▶ **What needs to be done**: Transcribe exactly the line containing "order: Carnivora" and each line after it, through the end of the entries, with nothing before or after.

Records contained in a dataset
※
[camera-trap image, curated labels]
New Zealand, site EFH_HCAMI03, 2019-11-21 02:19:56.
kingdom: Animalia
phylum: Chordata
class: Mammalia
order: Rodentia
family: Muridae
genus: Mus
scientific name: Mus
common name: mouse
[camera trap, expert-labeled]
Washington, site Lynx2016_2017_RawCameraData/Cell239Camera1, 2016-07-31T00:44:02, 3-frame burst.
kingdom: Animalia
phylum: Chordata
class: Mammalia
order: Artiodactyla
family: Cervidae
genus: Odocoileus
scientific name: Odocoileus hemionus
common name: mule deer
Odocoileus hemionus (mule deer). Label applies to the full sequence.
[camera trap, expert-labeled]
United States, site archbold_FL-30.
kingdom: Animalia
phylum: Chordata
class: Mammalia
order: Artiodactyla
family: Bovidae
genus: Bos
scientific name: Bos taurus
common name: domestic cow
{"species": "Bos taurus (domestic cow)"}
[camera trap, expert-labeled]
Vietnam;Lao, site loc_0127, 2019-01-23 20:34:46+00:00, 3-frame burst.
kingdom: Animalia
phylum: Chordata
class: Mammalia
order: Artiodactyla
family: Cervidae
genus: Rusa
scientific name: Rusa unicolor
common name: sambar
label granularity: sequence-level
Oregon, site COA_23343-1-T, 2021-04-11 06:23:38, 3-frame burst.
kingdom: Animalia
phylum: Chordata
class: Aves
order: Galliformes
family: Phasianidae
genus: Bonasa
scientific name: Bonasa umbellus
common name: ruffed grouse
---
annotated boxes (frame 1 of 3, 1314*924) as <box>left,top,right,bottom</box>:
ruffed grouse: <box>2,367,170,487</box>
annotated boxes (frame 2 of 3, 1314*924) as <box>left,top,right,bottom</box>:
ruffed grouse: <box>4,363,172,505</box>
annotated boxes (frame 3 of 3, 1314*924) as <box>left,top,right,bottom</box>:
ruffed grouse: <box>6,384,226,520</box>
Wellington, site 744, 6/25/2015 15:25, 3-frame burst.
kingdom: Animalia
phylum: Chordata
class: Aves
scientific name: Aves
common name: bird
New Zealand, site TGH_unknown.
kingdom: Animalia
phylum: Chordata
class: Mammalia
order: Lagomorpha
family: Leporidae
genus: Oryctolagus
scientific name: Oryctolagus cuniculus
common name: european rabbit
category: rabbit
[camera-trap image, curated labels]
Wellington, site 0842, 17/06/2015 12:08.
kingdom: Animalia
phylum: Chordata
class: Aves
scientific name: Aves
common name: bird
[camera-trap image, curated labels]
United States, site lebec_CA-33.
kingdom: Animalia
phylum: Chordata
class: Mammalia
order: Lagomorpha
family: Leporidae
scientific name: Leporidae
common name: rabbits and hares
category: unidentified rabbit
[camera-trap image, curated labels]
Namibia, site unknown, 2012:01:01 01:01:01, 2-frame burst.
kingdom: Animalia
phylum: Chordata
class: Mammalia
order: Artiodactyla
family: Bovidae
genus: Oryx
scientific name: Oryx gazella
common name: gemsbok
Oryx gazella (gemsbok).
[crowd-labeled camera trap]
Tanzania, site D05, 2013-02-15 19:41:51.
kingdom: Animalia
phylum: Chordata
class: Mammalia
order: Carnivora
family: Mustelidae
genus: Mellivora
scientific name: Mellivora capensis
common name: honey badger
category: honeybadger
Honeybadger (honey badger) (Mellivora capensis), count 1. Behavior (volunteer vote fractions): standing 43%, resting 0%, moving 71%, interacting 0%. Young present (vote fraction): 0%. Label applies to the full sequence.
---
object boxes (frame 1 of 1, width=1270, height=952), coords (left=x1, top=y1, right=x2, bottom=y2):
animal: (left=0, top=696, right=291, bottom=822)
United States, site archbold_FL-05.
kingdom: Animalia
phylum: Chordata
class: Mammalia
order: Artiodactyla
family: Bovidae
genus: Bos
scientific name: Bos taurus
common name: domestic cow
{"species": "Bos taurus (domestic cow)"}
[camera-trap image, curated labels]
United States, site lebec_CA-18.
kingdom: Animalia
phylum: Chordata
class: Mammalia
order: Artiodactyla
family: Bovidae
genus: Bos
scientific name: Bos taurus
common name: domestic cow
※
▶ **Output**:
order: Carnivora
family: Mustelidae
genus: Mellivora
scientific name: Mellivora capensis
common name: honey badger
category: honeybadger
Honeybadger (honey badger) (Mellivora capensis), count 1. Behavior (volunteer vote fractions): standing 43%, resting 0%, moving 71%, interacting 0%. Young present (vote fraction): 0%. Label applies to the full sequence.
---
object boxes (frame 1 of 1, width=1270, height=952), coords (left=x1, top=y1, right=x2, bottom=y2):
animal: (left=0, top=696, right=291, bottom=822)
United States, site archbold_FL-05.
kingdom: Animalia
phylum: Chordata
class: Mammalia
order: Artiodactyla
family: Bovidae
genus: Bos
scientific name: Bos taurus
common name: domestic cow
{"species": "Bos taurus (domestic cow)"}
[camera-trap image, curated labels]
United States, site lebec_CA-18.
kingdom: Animalia
phylum: Chordata
class: Mammalia
order: Artiodactyla
family: Bovidae
genus: Bos
scientific name: Bos taurus
common name: domestic cow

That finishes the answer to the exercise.